The Guggenheim Memorial Foundation—which awards the fellowships—was established in 1925. Out of approximately 3,000 applications, the foundation awards around 175 fellowships annually. According to the Guggenheim Foundation website, the purpose of the fellowship program is to “further the development of scholars and artists by assisting them to engage in research in any field of knowledge and creation in any of the arts, under the freest possible conditions.”

Hall received the fellowship for a project entitled “Renegotiating the Social Contract: The Politics of Economic Growth and Decline.” He said he plans to use the award to study the relationship between changes in the political economy and changes in electoral politics.

“Because I had been thinking about this project, I taught a new undergraduate seminar in government called ‘Revolt Against Globalization? How Political Economies Change,’” Hall said. “It was a great seminar, and it was an opportunity for me to think about some of the broad issues that this fellowship project involves with a group of really smart undergraduates.”

Chaplin was awarded the fellowship for a project entitled “The Franklin Stove: Heat and Life in the Little Ice Age,” which will examine climate change in colonial America.

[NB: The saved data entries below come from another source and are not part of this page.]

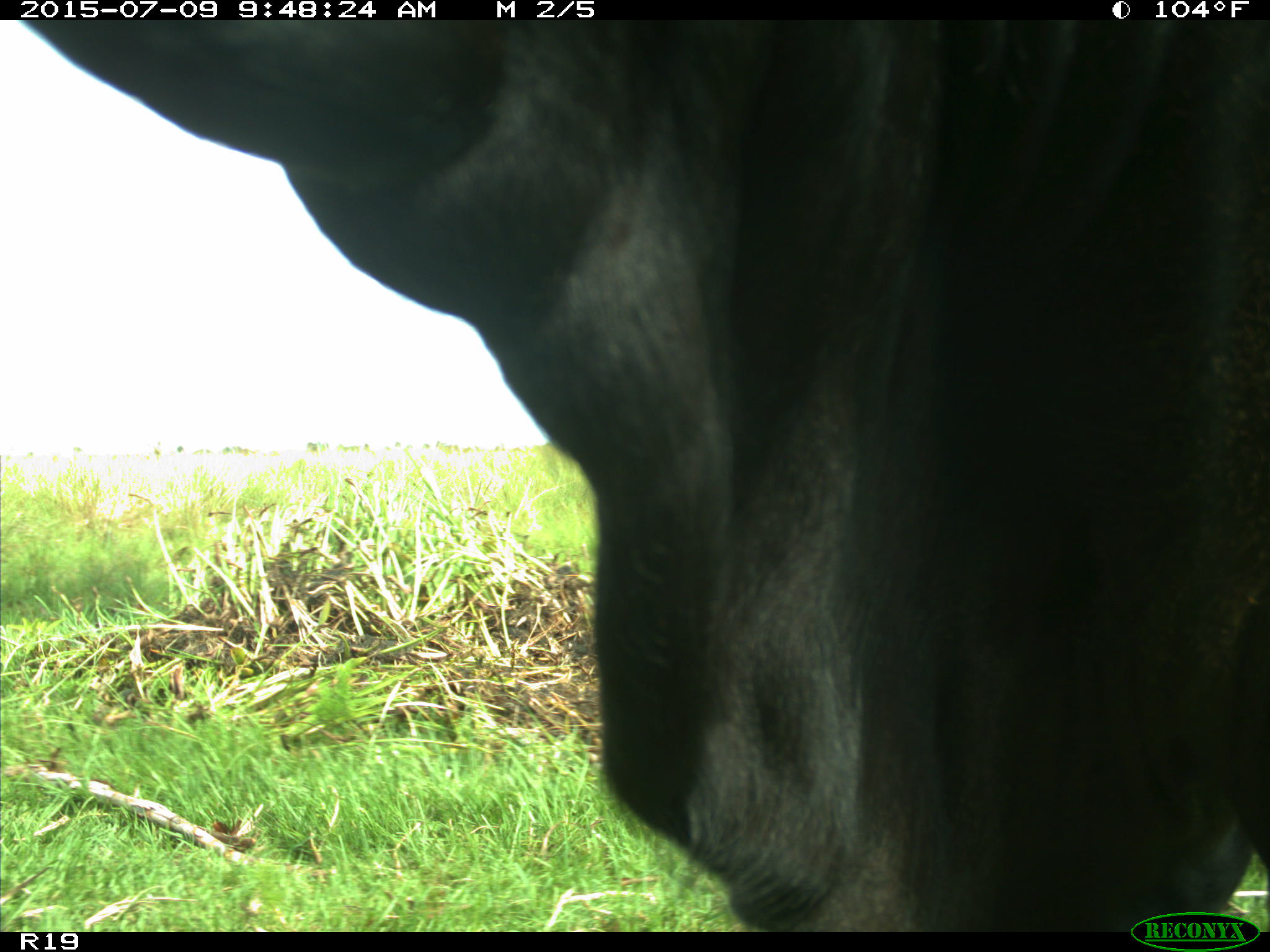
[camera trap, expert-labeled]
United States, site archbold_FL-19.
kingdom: Animalia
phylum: Chordata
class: Mammalia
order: Artiodactyla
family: Bovidae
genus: Bos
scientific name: Bos taurus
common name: domestic cow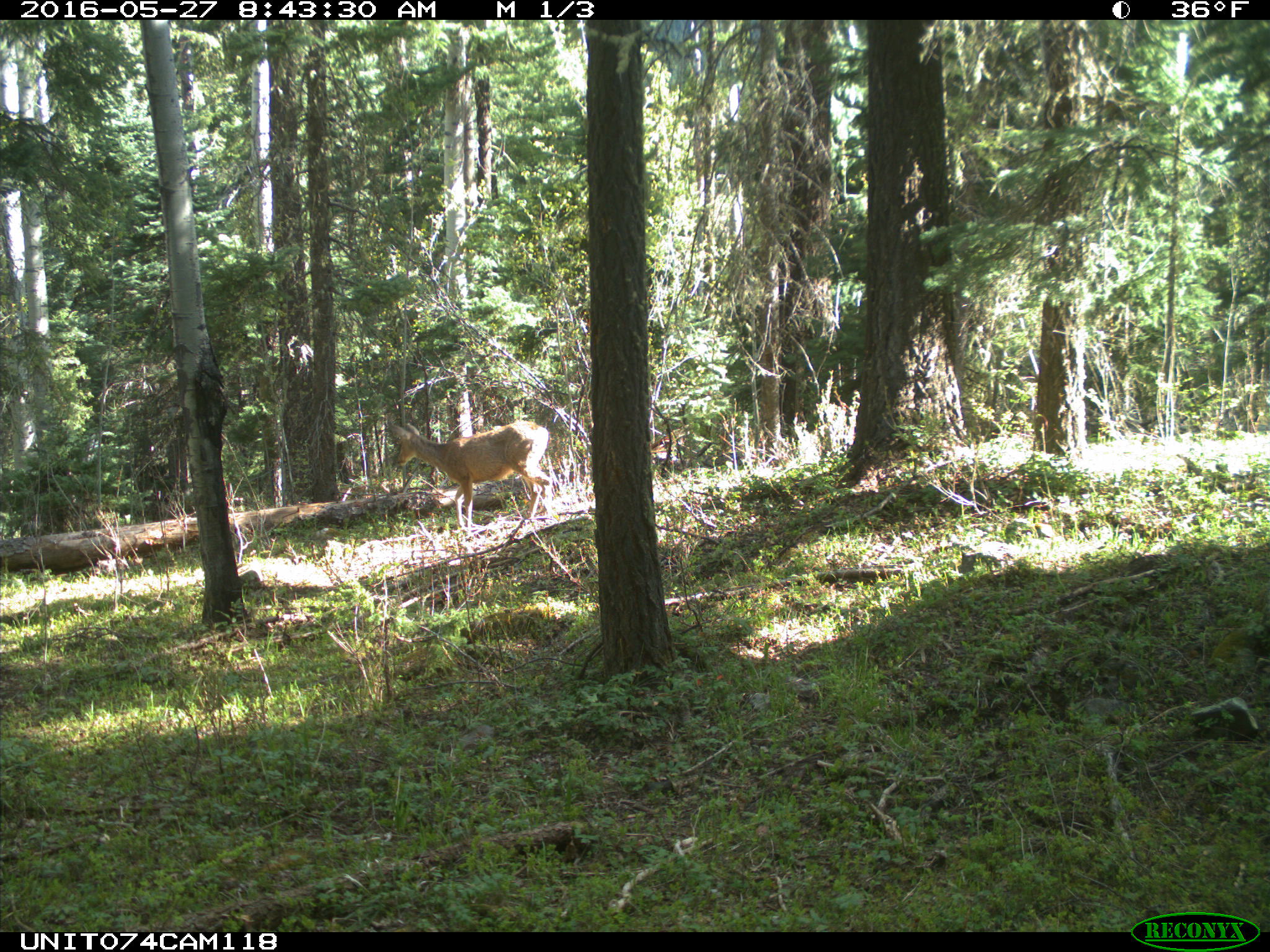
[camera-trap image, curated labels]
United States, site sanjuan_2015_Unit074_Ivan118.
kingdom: Animalia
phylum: Chordata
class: Mammalia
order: Artiodactyla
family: Cervidae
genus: Odocoileus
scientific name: Odocoileus hemionus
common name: mule deer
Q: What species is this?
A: Odocoileus hemionus (mule deer).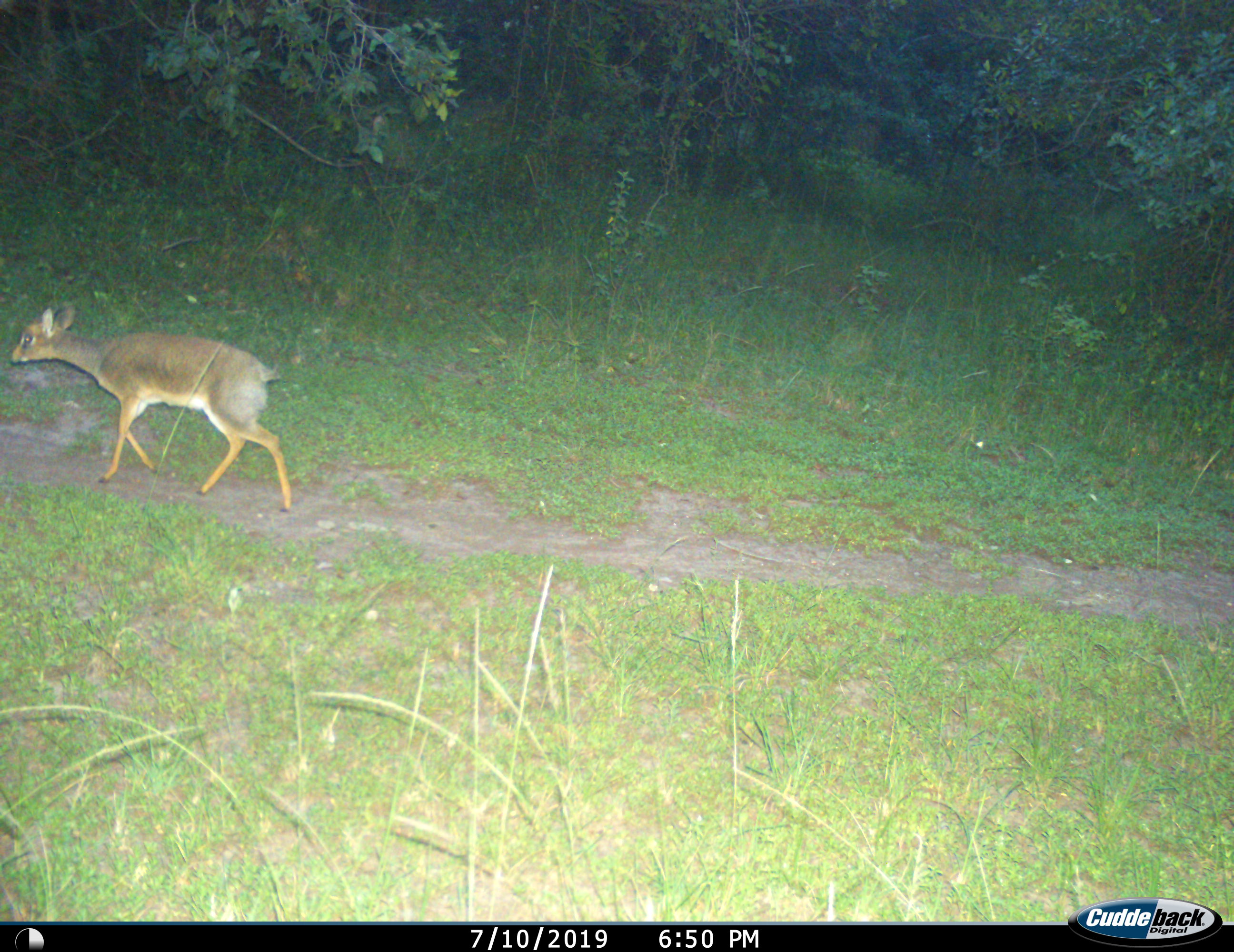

The first of its two parts is about settler colonialism and energy conservation in the 18th century, and the second is a compilation of manuscript notations on weather and climate from colonial almanacs.

“The Guggenheim Fellowships are really interesting in that they’re completely open-ended,” Chaplin said. “You don’t have to be in a particular place; you can go wherever you want to do the research, or the writing, or the art, or whatever you want to do.”

Sampson was awarded the fellowship for a project entitled “Becoming Marked: Navigating the Social Transformation of Crime and Punishment in America.” He plans to work on a book about the transition to adulthood under conditions of mass incarceration while on sabbatical next year.

“What I like about the fellowship is that it covers such a wide variety of disciplines,” Sampson said. “Artists, writers, and scholars alike. It’s pretty cool to be part of that community.”

This article has been revised to reflect the following correction:

CORRECTION: May 1, 2018

A previous version of this article incorrectly indicated seven Harvard professors won Guggenheim fellowships. In fact, eight did.